Source data
((
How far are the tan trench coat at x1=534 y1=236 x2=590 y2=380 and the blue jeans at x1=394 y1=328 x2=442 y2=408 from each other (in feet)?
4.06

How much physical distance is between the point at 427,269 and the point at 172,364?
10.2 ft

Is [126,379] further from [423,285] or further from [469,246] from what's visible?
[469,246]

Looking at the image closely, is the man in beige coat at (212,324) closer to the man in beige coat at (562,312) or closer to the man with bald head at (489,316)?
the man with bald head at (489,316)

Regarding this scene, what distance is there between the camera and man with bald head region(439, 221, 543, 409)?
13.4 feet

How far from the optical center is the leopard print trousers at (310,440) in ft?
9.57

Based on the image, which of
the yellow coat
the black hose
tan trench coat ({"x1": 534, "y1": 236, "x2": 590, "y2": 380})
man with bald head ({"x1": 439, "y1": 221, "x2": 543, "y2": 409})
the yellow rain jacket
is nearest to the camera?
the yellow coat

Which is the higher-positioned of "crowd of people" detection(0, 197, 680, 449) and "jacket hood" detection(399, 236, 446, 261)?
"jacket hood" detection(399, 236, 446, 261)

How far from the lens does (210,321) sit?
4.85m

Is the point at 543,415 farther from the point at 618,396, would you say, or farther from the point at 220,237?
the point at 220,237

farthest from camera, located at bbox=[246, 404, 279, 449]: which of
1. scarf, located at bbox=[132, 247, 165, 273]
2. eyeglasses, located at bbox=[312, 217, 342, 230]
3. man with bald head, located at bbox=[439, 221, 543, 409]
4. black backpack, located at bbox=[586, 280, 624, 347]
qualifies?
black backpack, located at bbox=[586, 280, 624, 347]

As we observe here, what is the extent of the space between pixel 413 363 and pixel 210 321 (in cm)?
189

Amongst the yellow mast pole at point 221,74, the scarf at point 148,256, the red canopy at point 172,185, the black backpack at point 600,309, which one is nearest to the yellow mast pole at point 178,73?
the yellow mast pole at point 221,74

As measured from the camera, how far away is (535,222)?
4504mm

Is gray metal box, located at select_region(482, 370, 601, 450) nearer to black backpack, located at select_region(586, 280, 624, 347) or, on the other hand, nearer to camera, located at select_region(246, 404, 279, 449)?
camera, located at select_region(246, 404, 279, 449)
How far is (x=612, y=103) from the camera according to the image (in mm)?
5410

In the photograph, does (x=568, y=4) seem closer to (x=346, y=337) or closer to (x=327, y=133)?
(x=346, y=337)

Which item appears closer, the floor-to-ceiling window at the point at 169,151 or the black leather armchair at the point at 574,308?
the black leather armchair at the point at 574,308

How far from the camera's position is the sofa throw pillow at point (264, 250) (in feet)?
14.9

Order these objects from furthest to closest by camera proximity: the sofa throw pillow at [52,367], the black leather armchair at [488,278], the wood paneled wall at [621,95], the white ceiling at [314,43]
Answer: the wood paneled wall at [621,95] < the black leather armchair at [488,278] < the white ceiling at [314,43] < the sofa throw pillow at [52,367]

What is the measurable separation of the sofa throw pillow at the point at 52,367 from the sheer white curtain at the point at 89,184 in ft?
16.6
))
What to do
Copy the material above verbatim.

Exercise result
How far are the tan trench coat at x1=534 y1=236 x2=590 y2=380 and the blue jeans at x1=394 y1=328 x2=442 y2=408 from each other (in feet)?
4.06

How much physical distance is between the point at 427,269 and the point at 172,364?
10.2 ft

Is [126,379] further from [423,285] or further from [469,246] from what's visible?
[469,246]

Looking at the image closely, is the man in beige coat at (212,324) closer to the man in beige coat at (562,312) or closer to the man with bald head at (489,316)?
the man with bald head at (489,316)

Regarding this scene, what distance is there between the camera and man with bald head region(439, 221, 543, 409)?
13.4 feet

How far from the optical center is the leopard print trousers at (310,440) in ft?
9.57

Based on the image, which of
the yellow coat
the black hose
tan trench coat ({"x1": 534, "y1": 236, "x2": 590, "y2": 380})
man with bald head ({"x1": 439, "y1": 221, "x2": 543, "y2": 409})
the yellow rain jacket
is nearest to the camera?
the yellow coat

Which is the higher-positioned of "crowd of people" detection(0, 197, 680, 449) and "jacket hood" detection(399, 236, 446, 261)?
"jacket hood" detection(399, 236, 446, 261)

How far from the lens does (210,321) sit?
4.85m

Is the point at 543,415 farther from the point at 618,396, would you say, or farther from the point at 220,237?
the point at 220,237

farthest from camera, located at bbox=[246, 404, 279, 449]: which of
1. scarf, located at bbox=[132, 247, 165, 273]
2. eyeglasses, located at bbox=[312, 217, 342, 230]
3. man with bald head, located at bbox=[439, 221, 543, 409]
4. black backpack, located at bbox=[586, 280, 624, 347]
qualifies?
black backpack, located at bbox=[586, 280, 624, 347]

As we observe here, what is the extent of the space between pixel 413 363 and pixel 210 321 (in cm)?
189

Amongst the yellow mast pole at point 221,74, the scarf at point 148,256, the red canopy at point 172,185, the black backpack at point 600,309, which one is nearest to the yellow mast pole at point 178,73?
the yellow mast pole at point 221,74

As measured from the camera, how far away is (535,222)?
4504mm

Is gray metal box, located at select_region(482, 370, 601, 450) nearer to black backpack, located at select_region(586, 280, 624, 347) or, on the other hand, nearer to camera, located at select_region(246, 404, 279, 449)?
camera, located at select_region(246, 404, 279, 449)
How far is (x=612, y=103) from the camera according to the image (in mm)?
5410

In the photograph, does (x=568, y=4) seem closer to (x=346, y=337) or closer to (x=327, y=133)?
(x=346, y=337)

Which item appears closer, the floor-to-ceiling window at the point at 169,151 or the black leather armchair at the point at 574,308?
the black leather armchair at the point at 574,308

How far from the camera's position is the sofa throw pillow at point (264, 250) (in feet)?
14.9

Order these objects from furthest to closest by camera proximity: the sofa throw pillow at [52,367], the black leather armchair at [488,278], the wood paneled wall at [621,95], the white ceiling at [314,43]
Answer: the wood paneled wall at [621,95] < the black leather armchair at [488,278] < the white ceiling at [314,43] < the sofa throw pillow at [52,367]

What is the measurable separation of the sofa throw pillow at the point at 52,367 from the sheer white curtain at the point at 89,184 in ft?
16.6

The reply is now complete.